WORK TO COMPLETE: Output the full listing below exactly as it reads, and skip anything that is a picture.

DATA SEGMENT:
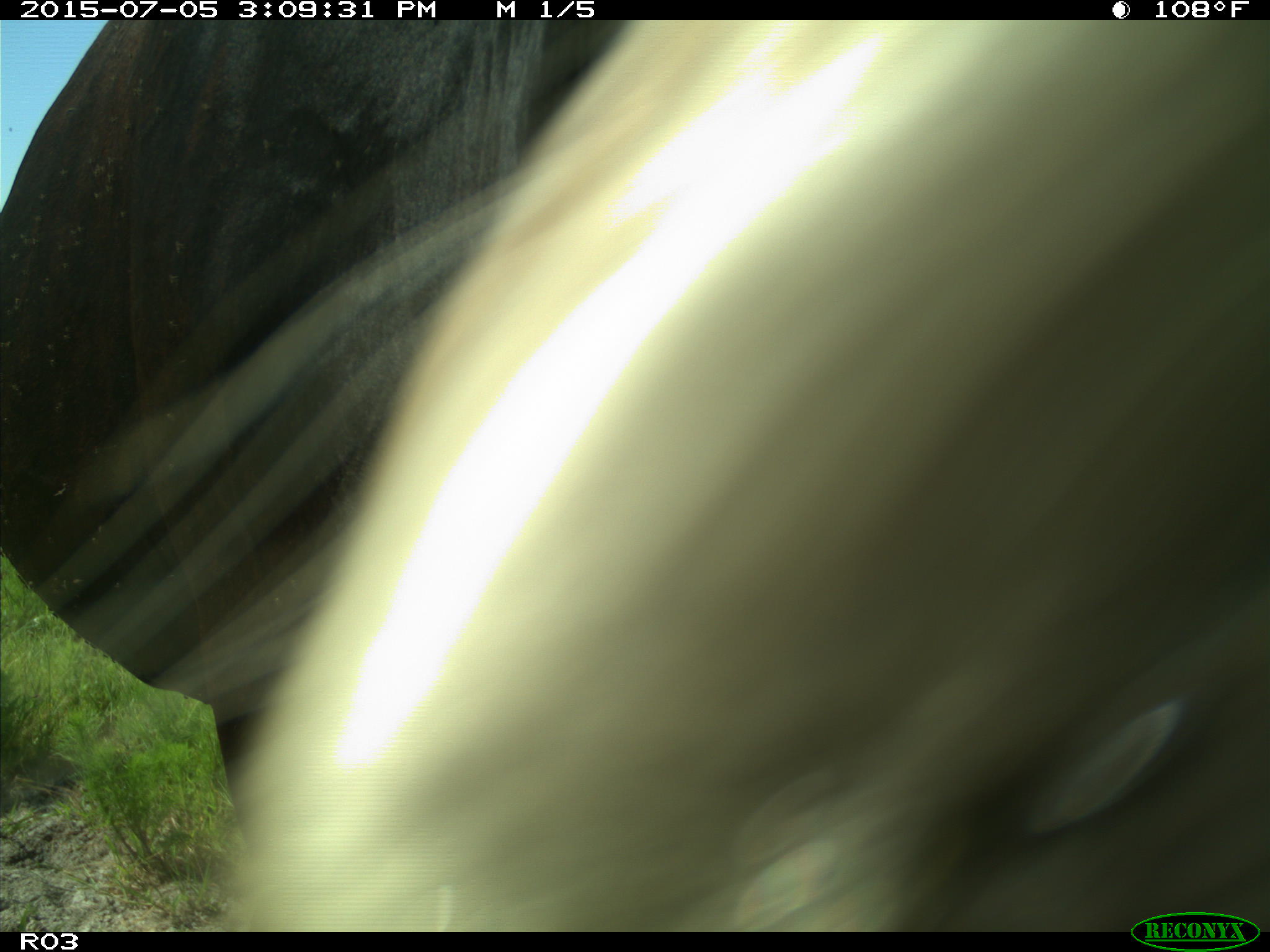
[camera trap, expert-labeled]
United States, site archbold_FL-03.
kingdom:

RESPONSE BOX:
[camera trap, expert-labeled]
United States, site archbold_FL-03.
kingdom:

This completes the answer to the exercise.